Auf die Knie, fertig, los

■ Regierungskrise vertagt: Rot-Grau an Kompromiß vorbeigeschlittert, denn Voscherau kämpft weiter allein gegen alle und alles Von Silke Mertins

Bürgermeister Henning Voscherau blieb bockig. Fünf Stunden lang wurden gestern im Kooperationsausschuß die Argumente wiedergekäut. Dann beschlossen die Delegationen von SPD, Statt Partei und Senat, die Regierungskrise zu vertagen. Bis Freitag nächster Woche sollen Bezirks- und Stadtentwicklungs-Senator Thomas Mirow (SPD) und Justizsenator Wolfgang Hoffmann-Riem (parteilos) einen Kompromiß mit dem Namen „Formulierungsvorschlag“ ausarbeiten und Seiner Majestät Henning Voscherau vorlegen.

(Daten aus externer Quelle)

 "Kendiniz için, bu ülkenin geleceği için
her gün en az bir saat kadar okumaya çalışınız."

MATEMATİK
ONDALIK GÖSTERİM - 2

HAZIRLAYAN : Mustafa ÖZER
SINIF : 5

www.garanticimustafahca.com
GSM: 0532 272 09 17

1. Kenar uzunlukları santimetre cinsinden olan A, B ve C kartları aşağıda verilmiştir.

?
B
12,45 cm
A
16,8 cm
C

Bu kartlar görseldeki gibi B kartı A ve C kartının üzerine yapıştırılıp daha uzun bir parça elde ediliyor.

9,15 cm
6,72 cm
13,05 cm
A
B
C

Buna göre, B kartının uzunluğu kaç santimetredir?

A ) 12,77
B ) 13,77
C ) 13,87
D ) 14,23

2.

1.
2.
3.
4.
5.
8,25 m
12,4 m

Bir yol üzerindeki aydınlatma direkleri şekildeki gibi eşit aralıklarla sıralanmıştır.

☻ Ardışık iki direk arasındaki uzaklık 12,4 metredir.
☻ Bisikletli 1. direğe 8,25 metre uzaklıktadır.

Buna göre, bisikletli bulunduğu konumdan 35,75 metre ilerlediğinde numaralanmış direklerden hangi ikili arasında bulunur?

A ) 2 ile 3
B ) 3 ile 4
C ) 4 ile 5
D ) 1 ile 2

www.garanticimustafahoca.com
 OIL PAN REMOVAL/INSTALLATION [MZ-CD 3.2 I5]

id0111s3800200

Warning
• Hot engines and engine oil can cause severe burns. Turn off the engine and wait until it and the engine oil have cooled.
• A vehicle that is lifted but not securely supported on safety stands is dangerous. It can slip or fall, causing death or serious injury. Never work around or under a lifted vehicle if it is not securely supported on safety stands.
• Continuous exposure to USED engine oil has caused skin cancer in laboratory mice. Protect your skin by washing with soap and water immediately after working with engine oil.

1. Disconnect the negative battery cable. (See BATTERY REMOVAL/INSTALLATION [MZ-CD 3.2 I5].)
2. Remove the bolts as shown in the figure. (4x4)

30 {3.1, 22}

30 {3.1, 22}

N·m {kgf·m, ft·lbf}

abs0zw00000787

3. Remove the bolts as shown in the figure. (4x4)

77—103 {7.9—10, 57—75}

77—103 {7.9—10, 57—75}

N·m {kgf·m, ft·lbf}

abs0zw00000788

Der kann dann auf dem SPD-Landesparteitag tags darauf einer widerspenstigen Gefolgschaft kundtun, was für ihn schon jetzt feststeht: Um die Stadt vor dem sicheren Untergang zu bewahren, muß er den Kompromiß zur Bezirksverwaltungsreform, die er dereinst selbst wollte, leider ablehnen.

Gestern drückte sich Voscherau erst einmal vor der Öffentlichkeit und schickte SPD-Parteichef Jörg Kuhbier als Optimismus-Beauftragten vor: „Es gibt eine Reihe von Annäherungsmöglichkeiten, auch wenn das Problem noch nicht abschließend gelöst ist.“ Die nicht minder rosig in die Kooperationszukunft blickende SPD-Fraktionsvorsitzende Elisabeth Kiausch will ebenfalls „atmosphärische Lockerungen, die hoffnungsfroh stimmen“, bemerkt haben.

Das sah der Gruppenchef der Statt Partei, Achim Reichert, entschieden anders. Es seien „ausgesprochen schwierige Verhandlungen“ gewesen, in denen sich Voscherau keinen Millimeter bewegt hätte. „Der Bürgermeister hat keinen Hehl daraus gemacht, daß er weiterhin erhebliche Zweifel an der Bezirksverwaltungsreform hat.“ Ob Voscherau dem Kompromiß, den seine Senatoren ausarbeiten sollen, zustimmen wird, sei „völlig offen“. Mehr als ein äußerst „zartes Pflänzchen Hoffnung“ sieht Reichert nicht, und ein rot-grauer Bruch sei „auf keinen Fall vom Tisch“.

Das Prinzip aufzugeben, eine Bezirksverwaltungsreform zu wollen, sei für die Statt Partei „indiskutabel“. Seine Partei sei „gegen jede Aushöhlung“ der Reformpläne. Die Marschrichtung laute Dezentralisierung; eine zentral gesteuerte Planung und Verwaltung müsse die Ausnahme sein. Über die Definition der Ausnahme – also wann der Senat eingreifen kann – ließe man mit sich reden.

Die Sorge des Bürgermeisters, daß die Einzelinteressen der sieben Bezirke jede vernünftige Politik verhinderten, sei berechtigt, nahm Kuhbier den Regierungschef in Schutz. „Es kann nicht sein, daß Partikularismus die Stadt beherrscht.“ Globalsteuerung werde es weiterhin geben. Dezentralisierung, um Effizienz zu steigern, sei sinnvoll, aber „auf der anderen Seite muß die Einheitsgemeinde gewahrt bleiben“.

Zwar ist auch die Mehrheit der SPD und des Senats für eine Bezirksverwaltungsreform. Doch dem Bürgermeister wollen sie die Entscheidung nicht abnehmen. Ihn um der Sache Willen zu überstimmen, kommt laut Kuhbier nicht in Frage. Am 23. April wird sich der Senat erneut mit einer Entscheidung versuchen.